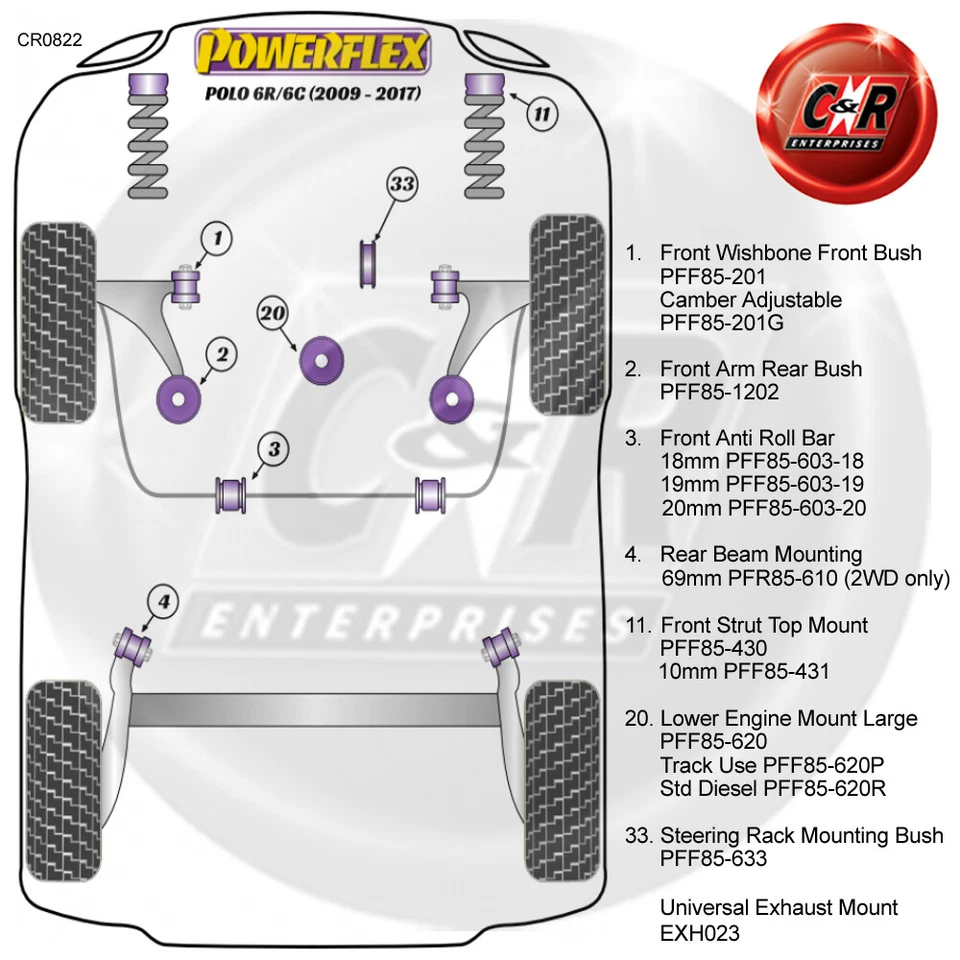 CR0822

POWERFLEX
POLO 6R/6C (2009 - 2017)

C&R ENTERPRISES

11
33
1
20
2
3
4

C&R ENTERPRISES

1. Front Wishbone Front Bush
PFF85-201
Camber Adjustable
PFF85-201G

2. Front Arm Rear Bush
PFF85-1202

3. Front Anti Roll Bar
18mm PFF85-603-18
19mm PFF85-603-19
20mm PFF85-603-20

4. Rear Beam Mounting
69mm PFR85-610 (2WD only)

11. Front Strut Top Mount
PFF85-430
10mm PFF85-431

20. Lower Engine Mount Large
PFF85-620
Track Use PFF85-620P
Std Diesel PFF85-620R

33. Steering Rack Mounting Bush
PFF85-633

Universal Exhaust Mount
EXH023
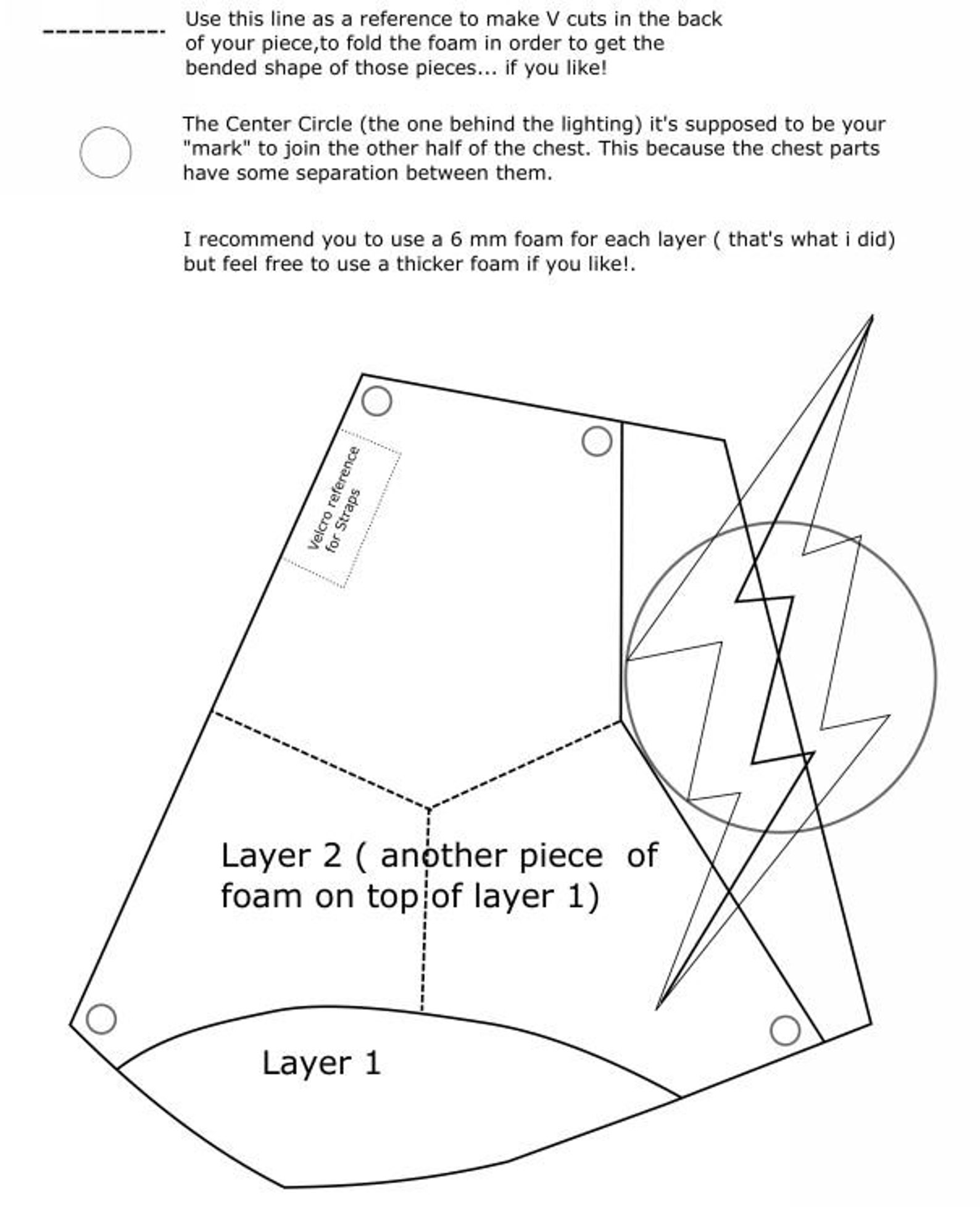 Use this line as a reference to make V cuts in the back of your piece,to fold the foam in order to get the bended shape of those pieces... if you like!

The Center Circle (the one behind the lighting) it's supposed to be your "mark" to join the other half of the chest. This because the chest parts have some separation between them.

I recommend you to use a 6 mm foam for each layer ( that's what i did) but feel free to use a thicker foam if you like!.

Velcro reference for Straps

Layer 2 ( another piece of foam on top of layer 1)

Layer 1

****

Exercise objective>
Once the pictures are removed, print all the remaining data exactly as it stands.

Solution below>
 CR0822

POWERFLEX
POLO 6R/6C (2009 - 2017)

C&R ENTERPRISES

11
33
1
20
2
3
4

C&R ENTERPRISES

1. Front Wishbone Front Bush
PFF85-201
Camber Adjustable
PFF85-201G

2. Front Arm Rear Bush
PFF85-1202

3. Front Anti Roll Bar
18mm PFF85-603-18
19mm PFF85-603-19
20mm PFF85-603-20

4. Rear Beam Mounting
69mm PFR85-610 (2WD only)

11. Front Strut Top Mount
PFF85-430
10mm PFF85-431

20. Lower Engine Mount Large
PFF85-620
Track Use PFF85-620P
Std Diesel PFF85-620R

33. Steering Rack Mounting Bush
PFF85-633

Universal Exhaust Mount
EXH023
 Use this line as a reference to make V cuts in the back of your piece,to fold the foam in order to get the bended shape of those pieces... if you like!

The Center Circle (the one behind the lighting) it's supposed to be your "mark" to join the other half of the chest. This because the chest parts have some separation between them.

I recommend you to use a 6 mm foam for each layer ( that's what i did) but feel free to use a thicker foam if you like!.

Velcro reference for Straps

Layer 2 ( another piece of foam on top of layer 1)

Layer 1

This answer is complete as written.